The attacks in Copenhagen are tragic reminders that Islamic extremists target Jews and democratic freedoms together. As with the recent terror attacks in Paris, once again we see that anti-Semitism is at the core of Islamic extremist ideology. This link has not been sufficiently understood throughout Europe, despite the Paris attacks.
With Jews in the crosshairs, there is an urgent need for European leaders to act quickly and effectively to ensure their safety.
A recent ADL poll in Denmark found relatively low levels of anti-Semitic attitudes among the general population. According to the ADLGlobal 100 Survey, fielded in late 2013 and early 2014, only 9 percent of adults harbor anti-Semitic attitudes in Denmark, the same level as found in the United States and one of the lowest findings in Western Europe.
In a letter to Jair Melchior, the Chief Rabbi of Denmark, ADL expressed condolences to the family of Mr. Uzan and the Danish Jewish community, and to the family of Finn Norgaard, the filmmaker murdered at an event to promote the exercise of free speech.
The Anti-Defamation League, founded in 1913, is the world’s leading organization fighting anti-Semitism through programs and services that counteract hatred, prejudice and bigotry.
American Jewish Committee
AJC Executive Director David Harris called yesterday’s attacks in Copenhagen, including against a synagogue, “deplorable and despicable acts of terror” that are another “wake-up call to European leaders of the urgent threats to democratic societies and the values they embody.”
Dan Uzan, a Jewish security guard at Copenhagen’s Krystalgade synagogue, was killed and two Danish police officers were wounded by a lone shooter. Earlier in the day, a man was killed when gun shots were fired at an event on free speech, where a featured speaker was the cartoonist who has faced repeated death threats since he drew caricatures of the prophet Muhammad in 2007.
Details about the shooter, who died in a confrontation with police, have not yet been released.
“One can only imagine the horror if the shooter had succeeded in actually entering the synagogue, where a Bat Mitzvah ceremony was in progress,” said Harris. Some 80 people were inside the synagogue at the time, a leader of Denmark’s Jewish community told a Danish radio station.
The Denmark synagogue attack comes barely a month after a radical Islamist terrorist killed four Jews at a kosher supermarket inParis, which occurred two days after other jihadists carried out a murderous attack on the French magazine Charlie Hebdo. In total, seventeen innocent people were killed in three Paris attacks.
“As AJC has been saying for 15 years to Europe’s top political leaders, European core values such as freedom of speech, freedom of worship and pluralism are inextricably intertwined with the well-being and security of the continent’s Jewish communities,” said Harris. “European nations individually and collectively must confront anti-Semitism with utmost urgency. Jews should not once again have to live in fear in Europe.”

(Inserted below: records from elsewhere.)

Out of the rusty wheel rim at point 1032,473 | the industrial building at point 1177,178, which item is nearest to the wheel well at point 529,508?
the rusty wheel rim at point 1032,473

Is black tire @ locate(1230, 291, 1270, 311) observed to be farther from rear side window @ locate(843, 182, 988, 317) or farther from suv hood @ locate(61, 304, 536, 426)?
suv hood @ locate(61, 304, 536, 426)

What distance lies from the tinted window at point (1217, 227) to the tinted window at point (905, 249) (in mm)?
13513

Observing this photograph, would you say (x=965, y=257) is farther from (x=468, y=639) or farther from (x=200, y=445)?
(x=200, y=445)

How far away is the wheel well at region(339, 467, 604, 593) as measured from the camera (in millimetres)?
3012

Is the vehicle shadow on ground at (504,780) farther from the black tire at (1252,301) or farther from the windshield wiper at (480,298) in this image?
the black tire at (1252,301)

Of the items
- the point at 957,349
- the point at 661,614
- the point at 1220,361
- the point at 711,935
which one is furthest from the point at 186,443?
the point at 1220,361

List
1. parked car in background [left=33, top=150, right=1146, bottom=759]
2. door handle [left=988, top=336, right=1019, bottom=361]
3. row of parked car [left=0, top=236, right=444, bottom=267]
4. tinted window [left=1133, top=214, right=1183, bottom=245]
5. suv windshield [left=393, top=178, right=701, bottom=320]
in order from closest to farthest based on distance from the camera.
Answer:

Harris and other AJC representatives, including the directors of AJC’s offices in Berlin, Brussels, Paris and Rome, have been pressing European leaders to recognize the urgency of the danger, the specificity of anti-Semitism, and the need to take concrete steps to make clear that confronting anti-Semitism is a high and sustained priority.
AJC urges the EU and its member states to establish a high-level task force on anti-Semitism, enhance round-the-clock security at synagogues, schools and other Jewish institutions, and utilize all other tools available through education, law enforcement, justice, and transnational cooperation to confront the threat to Jewish communities and European democratic values.
“Sadly, no country can assume today that jihadist violence against Jews and other symbols of liberal democracy will not happen there,” Harris added.